Fair and flexible: what we can learn from Canadian copyright law

Spotprent op het bedrog van de firma C. de Bruyn & Zonen
The "fair dealing" exception
Licentie

With the EU and other states looking to modernise copyright law for the digital era, education exceptions in copyright law are a hot topic. Particularly, the second paragraph of Article 4 of the proposed directive on Copyright in the Digital Single Market that gives room to educational licenses is being contested by educators, learners, and educational organisations. Canadian copyright law includes the doctrine of “fair dealing” — a unique version of a common exception. The European approach sees legal concepts determined by rightsholders through license agreements. Anxious to protect their position of power, representatives of rightsholders in Europe have often pointed at the Canadian exception as a dangerous example that has negatively impacted the educational publishing industry in Canada. These statements do not hold any merit. The Canadian doctrine offers both a solution to the legal question of how copyright exceptions can be drafted to the benefit of education and should inspire countries around the world who want to improve education exceptions. 

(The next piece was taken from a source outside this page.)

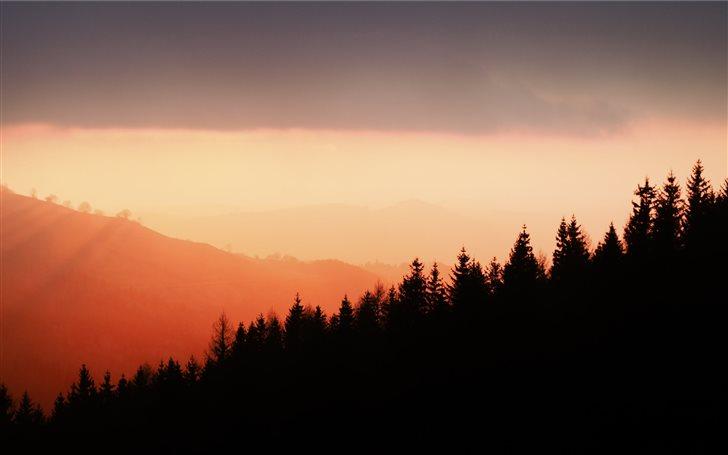 silhouette of trees under orange sky Mac Wallpaper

The Canadian fair dealing copyright exception

The fair dealing copyright exception is a users’ right that allows for the use of a material that may infringe copyright, but only if it is “fair”. The Canadian Copyright Act limits fair dealing to the purposes of research, private study, education, parody or satire, criticism, and news reporting. In 2004, the Supreme Court of Canada provided 6 factors to determine “fairness”. Applied on a case by case basis, these factors are the purpose, characteristics, and amount of the dealing, and any available alternatives, the nature of the work, and the dealing’s effect on the work in the market on the copyright owner.

In 2012 the Supreme Court of Canada expanded the application of fair dealing to educational purposes. They ruled that copying short excerpts of copyrighted materials is reasonably necessary to carry out the purpose of research and private study. Even in an educational context, fair dealing allows for no more than 10% of a copyrighted text to be copied. The educational institution must have legal access to the initial copy of the work in order to use the fair dealing exception. However, the Copyright Act includes education exceptions in addition to fair dealing (educators can choose whichever happens to be more advantageous for their purposes).

The fair dealing provision under the Canadian Copyright Act is similar to “fair use” exceptions in other jurisdictions such as the US, Israel, the UK, and South Korea. Canadian fair dealing differs from US fair use in that it has a closed (but flexible) list of purposes to which it applies. Israel allows for up for 20% of a book to be copied under fair use. The Australian Law Reform Commission stated that copyright must leave breathing room for new works and productive uses that use other copyrighted material — a goal that can be achieved through fair use.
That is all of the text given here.